## [Work instructions]
Every line must be returned precisely as it is written.

## [The data]
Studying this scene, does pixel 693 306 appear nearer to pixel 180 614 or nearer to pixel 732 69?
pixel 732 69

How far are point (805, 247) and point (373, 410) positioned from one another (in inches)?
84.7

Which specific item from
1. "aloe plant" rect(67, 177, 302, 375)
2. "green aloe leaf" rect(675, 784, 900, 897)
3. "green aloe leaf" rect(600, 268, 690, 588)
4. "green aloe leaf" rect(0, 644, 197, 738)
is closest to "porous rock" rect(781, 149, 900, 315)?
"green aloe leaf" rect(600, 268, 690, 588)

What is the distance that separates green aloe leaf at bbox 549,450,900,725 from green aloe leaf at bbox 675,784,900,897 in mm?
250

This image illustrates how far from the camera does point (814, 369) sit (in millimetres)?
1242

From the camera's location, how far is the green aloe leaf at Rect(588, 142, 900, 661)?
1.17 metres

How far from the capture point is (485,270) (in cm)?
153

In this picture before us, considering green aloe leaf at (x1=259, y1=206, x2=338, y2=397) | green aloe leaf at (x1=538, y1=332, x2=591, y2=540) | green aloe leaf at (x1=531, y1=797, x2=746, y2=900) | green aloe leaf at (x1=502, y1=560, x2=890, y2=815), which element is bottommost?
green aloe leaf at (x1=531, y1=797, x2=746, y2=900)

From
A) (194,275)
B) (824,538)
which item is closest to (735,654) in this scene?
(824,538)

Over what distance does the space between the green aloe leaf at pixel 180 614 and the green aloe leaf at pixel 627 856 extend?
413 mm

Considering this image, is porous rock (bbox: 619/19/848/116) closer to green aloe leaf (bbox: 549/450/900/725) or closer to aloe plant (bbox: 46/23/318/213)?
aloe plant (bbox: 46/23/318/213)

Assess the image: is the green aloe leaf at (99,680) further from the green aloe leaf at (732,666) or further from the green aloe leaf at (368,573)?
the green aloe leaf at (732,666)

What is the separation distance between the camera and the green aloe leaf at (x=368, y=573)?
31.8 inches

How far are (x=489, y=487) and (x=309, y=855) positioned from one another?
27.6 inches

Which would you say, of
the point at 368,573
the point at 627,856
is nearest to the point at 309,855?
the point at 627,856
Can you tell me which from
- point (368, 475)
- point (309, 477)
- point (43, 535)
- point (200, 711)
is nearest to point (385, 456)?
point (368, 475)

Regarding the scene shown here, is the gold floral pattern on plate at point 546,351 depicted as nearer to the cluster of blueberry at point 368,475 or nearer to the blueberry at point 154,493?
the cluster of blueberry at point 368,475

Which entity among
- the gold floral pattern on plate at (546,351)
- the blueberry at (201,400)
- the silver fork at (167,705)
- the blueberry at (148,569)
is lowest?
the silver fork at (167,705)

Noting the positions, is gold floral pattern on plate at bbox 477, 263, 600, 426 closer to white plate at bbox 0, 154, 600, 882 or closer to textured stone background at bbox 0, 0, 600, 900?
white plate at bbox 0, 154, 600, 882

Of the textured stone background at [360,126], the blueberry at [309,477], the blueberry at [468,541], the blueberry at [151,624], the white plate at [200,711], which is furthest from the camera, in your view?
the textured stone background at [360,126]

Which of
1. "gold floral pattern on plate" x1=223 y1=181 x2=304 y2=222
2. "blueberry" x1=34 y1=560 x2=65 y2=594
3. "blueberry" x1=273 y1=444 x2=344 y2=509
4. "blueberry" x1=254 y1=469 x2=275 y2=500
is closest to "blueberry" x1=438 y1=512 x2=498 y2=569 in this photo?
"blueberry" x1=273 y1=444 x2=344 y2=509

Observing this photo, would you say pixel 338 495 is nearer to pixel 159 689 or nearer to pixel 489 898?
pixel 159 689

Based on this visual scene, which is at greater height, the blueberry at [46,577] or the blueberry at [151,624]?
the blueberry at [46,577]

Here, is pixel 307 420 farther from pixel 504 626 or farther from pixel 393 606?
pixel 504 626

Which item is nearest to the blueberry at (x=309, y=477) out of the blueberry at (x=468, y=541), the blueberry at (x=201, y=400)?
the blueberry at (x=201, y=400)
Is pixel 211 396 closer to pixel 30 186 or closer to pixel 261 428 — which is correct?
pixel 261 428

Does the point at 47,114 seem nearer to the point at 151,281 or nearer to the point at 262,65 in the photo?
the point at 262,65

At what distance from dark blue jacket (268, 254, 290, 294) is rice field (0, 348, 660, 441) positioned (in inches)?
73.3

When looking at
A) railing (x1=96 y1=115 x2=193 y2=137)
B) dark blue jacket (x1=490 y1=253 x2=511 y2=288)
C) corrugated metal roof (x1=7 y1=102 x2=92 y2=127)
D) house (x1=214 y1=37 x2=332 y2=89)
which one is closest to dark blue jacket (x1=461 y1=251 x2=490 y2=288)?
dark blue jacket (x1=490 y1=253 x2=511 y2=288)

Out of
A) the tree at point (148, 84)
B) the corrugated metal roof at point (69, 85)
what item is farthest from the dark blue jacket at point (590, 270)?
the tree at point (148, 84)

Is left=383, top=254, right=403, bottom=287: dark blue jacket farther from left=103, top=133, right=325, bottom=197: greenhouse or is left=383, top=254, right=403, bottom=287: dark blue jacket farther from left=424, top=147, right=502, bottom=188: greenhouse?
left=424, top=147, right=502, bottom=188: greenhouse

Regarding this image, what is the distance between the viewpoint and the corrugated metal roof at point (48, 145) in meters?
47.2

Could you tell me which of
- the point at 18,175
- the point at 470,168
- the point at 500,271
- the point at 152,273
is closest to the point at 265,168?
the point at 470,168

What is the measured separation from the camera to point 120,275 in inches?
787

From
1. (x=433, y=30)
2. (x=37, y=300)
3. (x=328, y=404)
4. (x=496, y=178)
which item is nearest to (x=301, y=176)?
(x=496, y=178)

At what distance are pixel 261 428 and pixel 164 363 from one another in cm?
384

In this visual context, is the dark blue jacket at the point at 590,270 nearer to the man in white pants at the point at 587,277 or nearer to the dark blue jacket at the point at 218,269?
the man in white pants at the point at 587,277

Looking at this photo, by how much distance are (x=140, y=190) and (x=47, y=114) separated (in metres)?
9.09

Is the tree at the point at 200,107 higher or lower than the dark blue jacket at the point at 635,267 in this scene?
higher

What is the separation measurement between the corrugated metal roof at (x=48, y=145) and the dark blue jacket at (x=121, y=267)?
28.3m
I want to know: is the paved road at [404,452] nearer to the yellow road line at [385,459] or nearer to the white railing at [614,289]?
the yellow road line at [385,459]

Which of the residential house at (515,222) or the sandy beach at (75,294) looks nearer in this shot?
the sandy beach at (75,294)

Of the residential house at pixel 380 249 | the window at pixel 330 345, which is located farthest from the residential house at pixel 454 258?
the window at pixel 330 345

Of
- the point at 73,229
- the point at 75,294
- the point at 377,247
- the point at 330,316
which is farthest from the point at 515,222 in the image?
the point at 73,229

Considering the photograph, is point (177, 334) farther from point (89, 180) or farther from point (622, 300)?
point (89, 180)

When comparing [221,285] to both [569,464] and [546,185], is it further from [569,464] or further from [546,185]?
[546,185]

## [Output for this task]
Studying this scene, does pixel 693 306 appear nearer to pixel 180 614 or nearer to pixel 732 69?
pixel 732 69

How far are point (805, 247) and point (373, 410) positioned from one another (in inches)?
84.7

Which specific item from
1. "aloe plant" rect(67, 177, 302, 375)
2. "green aloe leaf" rect(675, 784, 900, 897)
3. "green aloe leaf" rect(600, 268, 690, 588)
4. "green aloe leaf" rect(0, 644, 197, 738)
is closest to "porous rock" rect(781, 149, 900, 315)?
"green aloe leaf" rect(600, 268, 690, 588)

What is the distance that separates green aloe leaf at bbox 549,450,900,725 from green aloe leaf at bbox 675,784,900,897 in mm?
250

This image illustrates how far from the camera does point (814, 369) sit (in millimetres)?
1242

From the camera's location, how far is the green aloe leaf at Rect(588, 142, 900, 661)?
1.17 metres

How far from the capture point is (485,270) (in cm)?
153

In this picture before us, considering green aloe leaf at (x1=259, y1=206, x2=338, y2=397) | green aloe leaf at (x1=538, y1=332, x2=591, y2=540) | green aloe leaf at (x1=531, y1=797, x2=746, y2=900) | green aloe leaf at (x1=502, y1=560, x2=890, y2=815), which element is bottommost?
green aloe leaf at (x1=531, y1=797, x2=746, y2=900)

From
A) (194,275)
B) (824,538)
which item is closest to (735,654) in this scene?
(824,538)

Over what distance does the space between the green aloe leaf at pixel 180 614 and the green aloe leaf at pixel 627 856 extend?
413 mm

Considering this image, is porous rock (bbox: 619/19/848/116) closer to green aloe leaf (bbox: 549/450/900/725) or closer to aloe plant (bbox: 46/23/318/213)?
aloe plant (bbox: 46/23/318/213)

Assess the image: is the green aloe leaf at (99,680) further from the green aloe leaf at (732,666) or further from the green aloe leaf at (368,573)?
the green aloe leaf at (732,666)

What is the separation distance between the camera and the green aloe leaf at (x=368, y=573)?
31.8 inches

How far are (x=489, y=487) and (x=309, y=855) positioned from one another?
27.6 inches

Which would you say, of
the point at 368,573
the point at 627,856
is nearest to the point at 309,855?
the point at 627,856
Can you tell me which from
- point (368, 475)
- point (309, 477)
- point (43, 535)
- point (200, 711)
is nearest to point (385, 456)?
point (368, 475)

Regarding the scene shown here, is the gold floral pattern on plate at point 546,351 depicted as nearer to the cluster of blueberry at point 368,475 or nearer to the blueberry at point 154,493?
the cluster of blueberry at point 368,475

Which entity among
- the gold floral pattern on plate at (546,351)
- the blueberry at (201,400)
- the silver fork at (167,705)
- the blueberry at (148,569)
is lowest?
the silver fork at (167,705)

Noting the positions, is gold floral pattern on plate at bbox 477, 263, 600, 426 closer to white plate at bbox 0, 154, 600, 882 or closer to textured stone background at bbox 0, 0, 600, 900?
white plate at bbox 0, 154, 600, 882

Of the textured stone background at [360,126], the blueberry at [309,477], the blueberry at [468,541], the blueberry at [151,624], the white plate at [200,711], which is furthest from the camera, in your view?
the textured stone background at [360,126]

Which of
1. "gold floral pattern on plate" x1=223 y1=181 x2=304 y2=222
2. "blueberry" x1=34 y1=560 x2=65 y2=594
3. "blueberry" x1=273 y1=444 x2=344 y2=509
4. "blueberry" x1=254 y1=469 x2=275 y2=500
is closest to "blueberry" x1=438 y1=512 x2=498 y2=569 in this photo?
"blueberry" x1=273 y1=444 x2=344 y2=509

Observing this photo, would you say pixel 338 495 is nearer to pixel 159 689 or nearer to pixel 489 898?
pixel 159 689

Based on this visual scene, which is at greater height, the blueberry at [46,577] or the blueberry at [151,624]?
the blueberry at [46,577]

Here, is pixel 307 420 farther from pixel 504 626 or farther from pixel 393 606?
pixel 504 626

Which item is nearest to the blueberry at (x=309, y=477) out of the blueberry at (x=468, y=541), the blueberry at (x=201, y=400)?
the blueberry at (x=201, y=400)
Is pixel 211 396 closer to pixel 30 186 or closer to pixel 261 428 — which is correct?
pixel 261 428

Does the point at 47,114 seem nearer to the point at 151,281 or nearer to the point at 262,65 in the photo?
the point at 262,65

At what distance from dark blue jacket (268, 254, 290, 294) is rice field (0, 348, 660, 441) positioned (in inches)?
73.3

When looking at
A) railing (x1=96 y1=115 x2=193 y2=137)
B) dark blue jacket (x1=490 y1=253 x2=511 y2=288)
C) corrugated metal roof (x1=7 y1=102 x2=92 y2=127)
D) house (x1=214 y1=37 x2=332 y2=89)
which one is closest to dark blue jacket (x1=461 y1=251 x2=490 y2=288)?
dark blue jacket (x1=490 y1=253 x2=511 y2=288)

Out of
A) the tree at point (148, 84)
B) the corrugated metal roof at point (69, 85)
what item is farthest from the dark blue jacket at point (590, 270)?
the tree at point (148, 84)

Is left=383, top=254, right=403, bottom=287: dark blue jacket farther from left=103, top=133, right=325, bottom=197: greenhouse or is left=383, top=254, right=403, bottom=287: dark blue jacket farther from left=424, top=147, right=502, bottom=188: greenhouse?
left=424, top=147, right=502, bottom=188: greenhouse

Regarding this image, what is the distance between the viewpoint and the corrugated metal roof at point (48, 145) in meters?
47.2

Could you tell me which of
- the point at 18,175
- the point at 470,168
- the point at 500,271
- the point at 152,273
is closest to the point at 265,168?
the point at 470,168

What is the measured separation from the camera to point 120,275 in inches?
787

From
1. (x=433, y=30)
2. (x=37, y=300)
3. (x=328, y=404)
4. (x=496, y=178)
which item is nearest to (x=301, y=176)?
(x=496, y=178)

At what distance are pixel 261 428 and pixel 164 363 from one another in cm?
384

In this visual context, is the dark blue jacket at the point at 590,270 nearer to the man in white pants at the point at 587,277 or nearer to the dark blue jacket at the point at 218,269?
the man in white pants at the point at 587,277

Looking at this photo, by how much distance are (x=140, y=190) and (x=47, y=114) separated (in metres)?
9.09

Is the tree at the point at 200,107 higher or lower than the dark blue jacket at the point at 635,267 in this scene?
higher

What is the separation measurement between the corrugated metal roof at (x=48, y=145) and the dark blue jacket at (x=121, y=267)?
28.3m
I want to know: is the paved road at [404,452] nearer to the yellow road line at [385,459] or nearer to the white railing at [614,289]?
the yellow road line at [385,459]

Which of the residential house at (515,222) or the sandy beach at (75,294) looks nearer in this shot?
the sandy beach at (75,294)

Of the residential house at pixel 380 249 | the window at pixel 330 345, which is located farthest from the residential house at pixel 454 258?
the window at pixel 330 345

Of
- the point at 73,229
- the point at 75,294
- the point at 377,247
- the point at 330,316
which is farthest from the point at 515,222 in the image?
the point at 73,229

Considering the photograph, is point (177, 334) farther from point (89, 180) or farther from point (622, 300)?
point (89, 180)

When comparing [221,285] to both [569,464] and [546,185], is it further from [569,464] or further from [546,185]?
[546,185]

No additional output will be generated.